After the code completes, it outputs a set of metrics that describe the model's performance. You should see results similar to the following, with the accuracy and auc values around 99%:

Performance metrics for the boosted tree model.

Test the model

Test the model to verify that it labels the fraudulent transactions correctly by copying the following code into the fourth cell of the notebook and then running it:

pred_dicts = list(model.predict(eval_input_fn))
probabilities = pd.Series([pred['logistic'][0] for pred in pred_dicts])

for i,val in enumerate(probabilities[:30]):
  print('Predicted: ', round(val), 'Actual: ', test_labels.iloc[i])
  print()

After the code completes, it outputs the predicted and actual fraud likelihood for the test data. You should see results similar to the following:

Predicted and actual fraud likelihood results for the test data.

Export the model

Create a SavedModel from the trained model and export it to Cloud Storage by copying the following code into the fifth cell of the notebook and then running it. Replace myProject with the ID of the project you are using to complete this tutorial.

GCP_PROJECT = 'myProject'
MODEL_BUCKET = 'gs://myProject-bucket'

!gsutil mb $MODEL_BUCKET

def json_serving_input_fn():
    feature_placeholders = {
        'type': tf.placeholder(tf.string, [None]),
        'step': tf.placeholder(tf.float32, [None]),
        'amount': tf.placeholder(tf.float32, [None]),
        'oldbalanceOrg': tf.placeholder(tf.float32, [None]),
        'newbalanceOrig': tf.placeholder(tf.float32, [None]),
        'oldbalanceDest': tf.placeholder(tf.float32, [None]),
        'newbalanceDest': tf.placeholder(tf.float32, [None]),
         KEY_COLUMN: tf.placeholder_with_default(tf.constant(['nokey']), [None])
    }
    features = {key: tf.expand_dims(tensor, -1)
                for key, tensor in feature_placeholders.items()}
    return tf.estimator.export.ServingInputReceiver(features,feature_placeholders)

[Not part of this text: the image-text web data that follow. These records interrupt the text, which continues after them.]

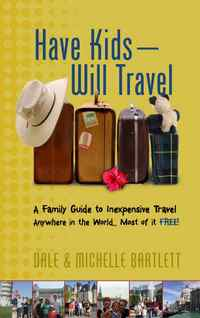 Have Kids Will Travel Book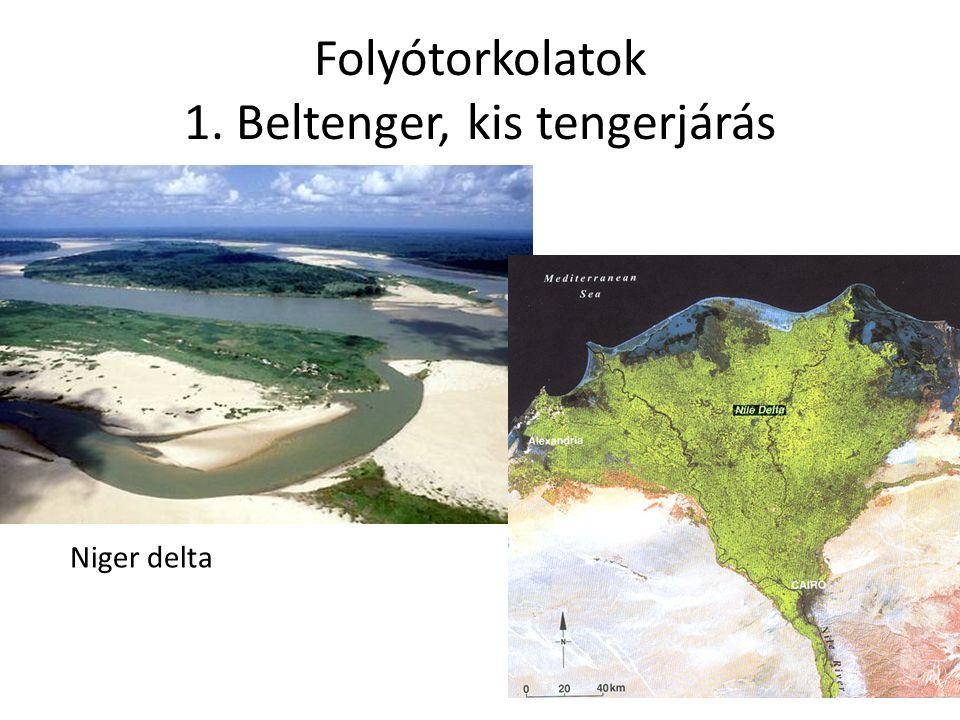 Folyótorkolatok 1. Beltenger, kis tengerjárás Niger delta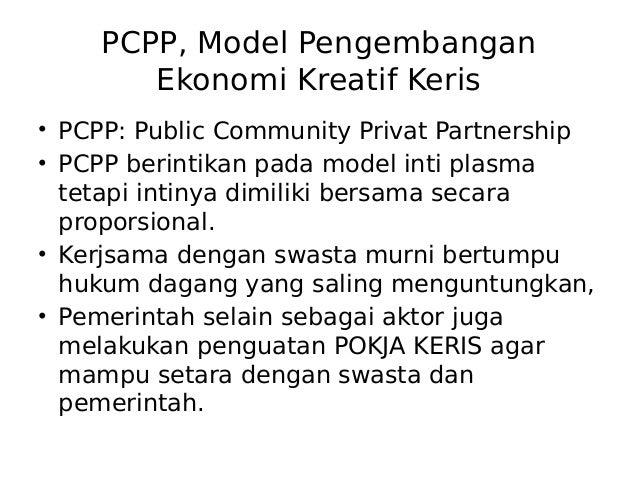PCPP, Model Pengembangan Ekonomi Kreatif Keris • PCPP: Public Community Privat Partnership • PCPP berintikan pada model in...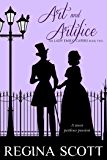Art and Artifice: A Regency Romance Mystery (The Lady Emily Capers Book 2)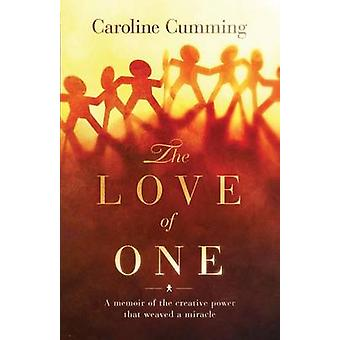 The Love of One A Memoir of the Creative Power that Weaved a Miracle by Cumming & Caroline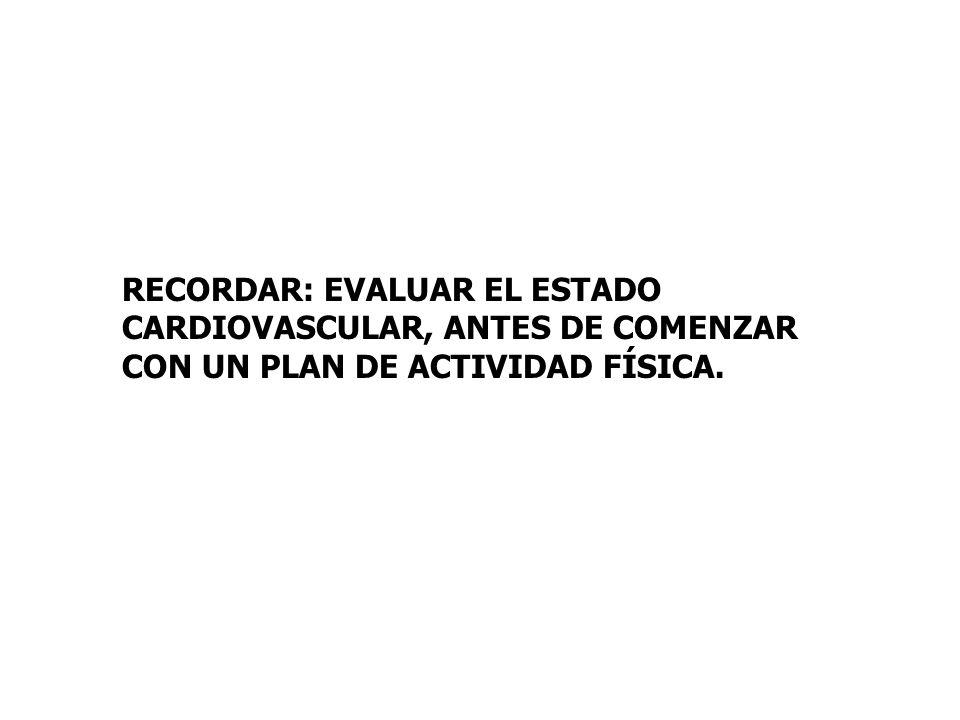 RECORDAR: EVALUAR EL ESTADO CARDIOVASCULAR, ANTES DE COMENZAR CON UN PLAN DE ACTIVIDAD FÍSICA.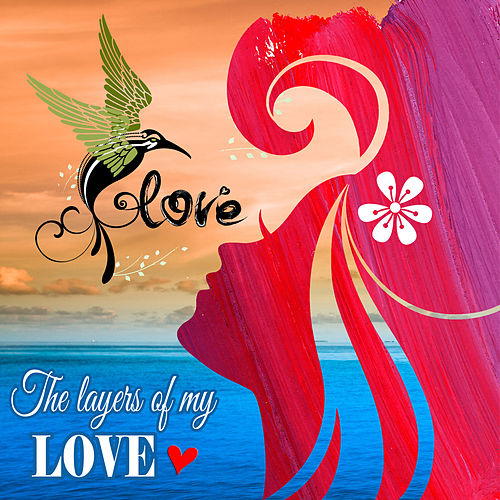 Layers of My Love von Giacomo Bondi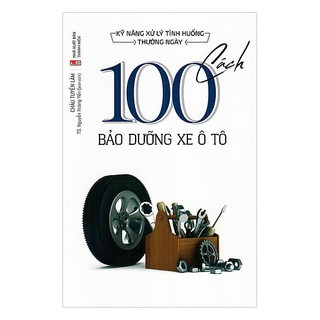 Sách - Kỹ Năng Xử Lý Tình Huống Thường Ngày 100 Cách Bảo Dưỡng Xe Ô Tô thumbnail
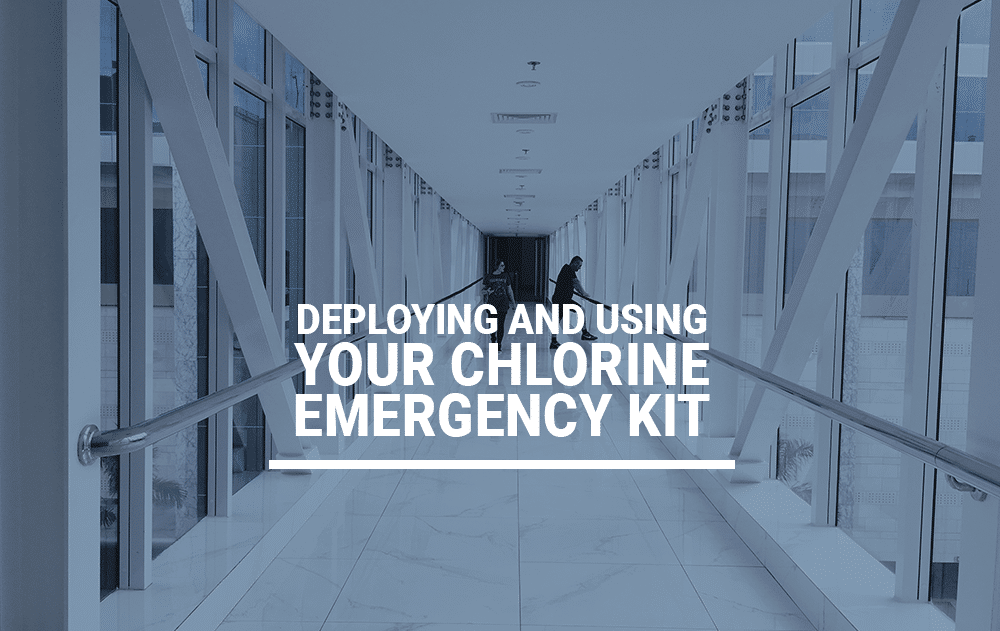 Deploying and Using Your Chlorine Emergency Kit
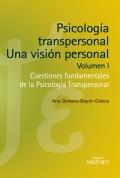 Psicología transpersonal: una visión personal. Volumen I. Cuestiones fundamentales de la psicología transpersonal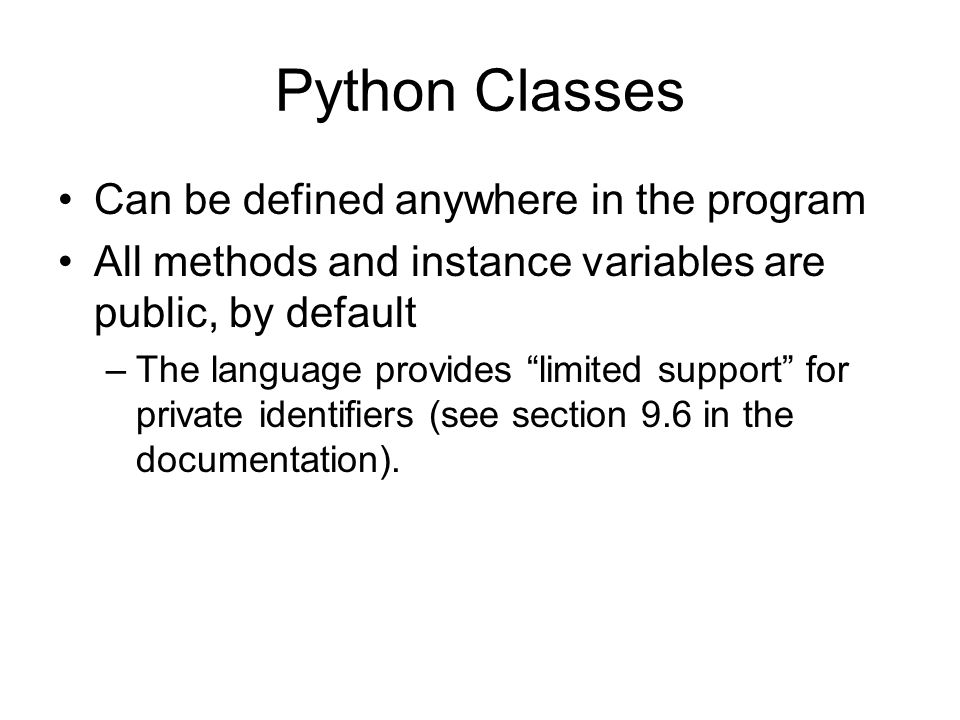 Python Classes Can be defined anywhere in the program All methods and instance variables are public, by default –The language provides limited support for private identifiers (see section 9.6 in the documentation).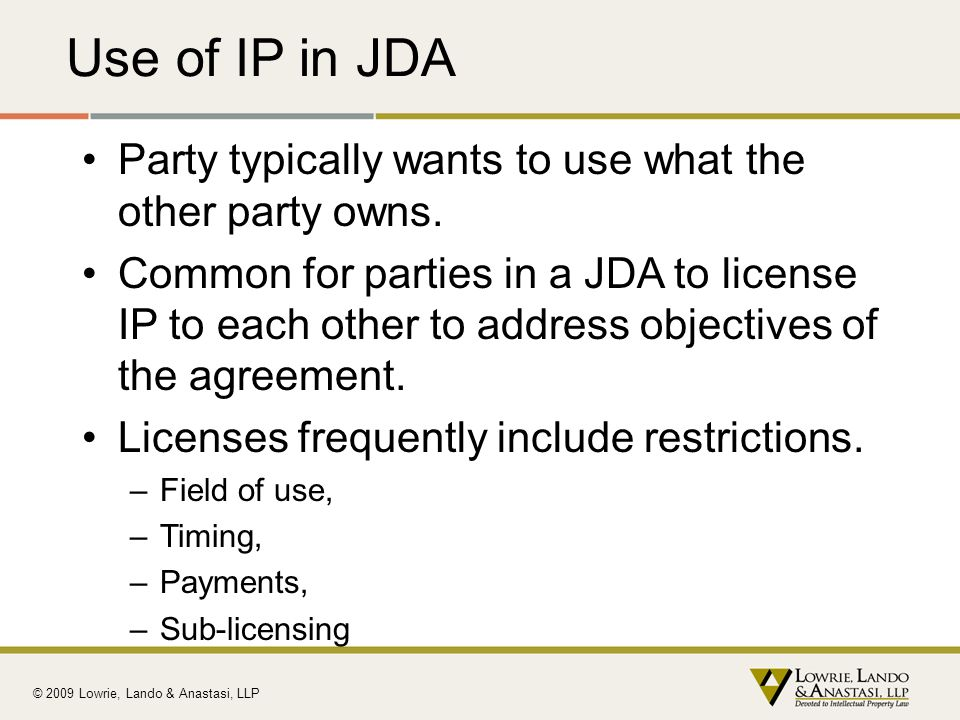 Use of IP in JDA Party typically wants to use what the other party owns. Common for parties in a JDA to license IP to each other to address objectives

export_path = model.export_saved_model(
    MODEL_BUCKET + '/explanations-with-key',
    serving_input_receiver_fn=json_serving_input_fn
).decode('utf-8')

!saved_model_cli show --dir $export_path --all

After the code completes, it returns a SignatureDef that describes the inputs and outputs of the model. You should see results similar to the following:

SignatureDef that describes the inputs and outputs of the model.

Deploy the model to AI Platform

Deploy the model for predictions by copying the following code into the sixth cell of the notebook and then running it. It takes a few minutes for the model version to be created.

MODEL = 'fraud_detection_with_key'

!gcloud ai-platform models create $MODEL

VERSION = 'v1'
!gcloud beta ai-platform versions create $VERSION \
--model $MODEL \
--origin $export_path \
--runtime-version 1.15 \
--framework TENSORFLOW \
--python-version 3.7 \
--machine-type n1-standard-4 \
--num-paths 10

!gcloud ai-platform versions describe $VERSION --model $MODEL

Get predictions from the deployed model

Get predictions for the test data set by copying the following code into the seventh cell of the notebook and then running it:

fraud_indices = []

for i,val in enumerate(test_labels):
    if val == 1:
        fraud_indices.append(i)

num_test_examples = 10
import numpy as np

def convert(o):
    if isinstance(o, np.generic): return o.item()
    raise TypeError

for i in range(num_test_examples):
    test_json = {}
    ex = test_set.iloc[fraud_indices[i]]
    keys = ex.keys().tolist()
    vals = ex.values.tolist()
    for idx in range(len(keys)):
        test_json[keys[idx]] = vals[idx]

    print(test_json)
    with open('data.txt', 'a') as outfile:
        json.dump(test_json, outfile, default=convert)
        outfile.write('\n')

!gcloud ai-platform predict --model $MODEL \
--version $VERSION \
--json-instances='data.txt' \
--signature-name='predict'

After the code completes, it returns predictions for the test data. You should see results similar to the following:

Predictions from the deployed model for test data.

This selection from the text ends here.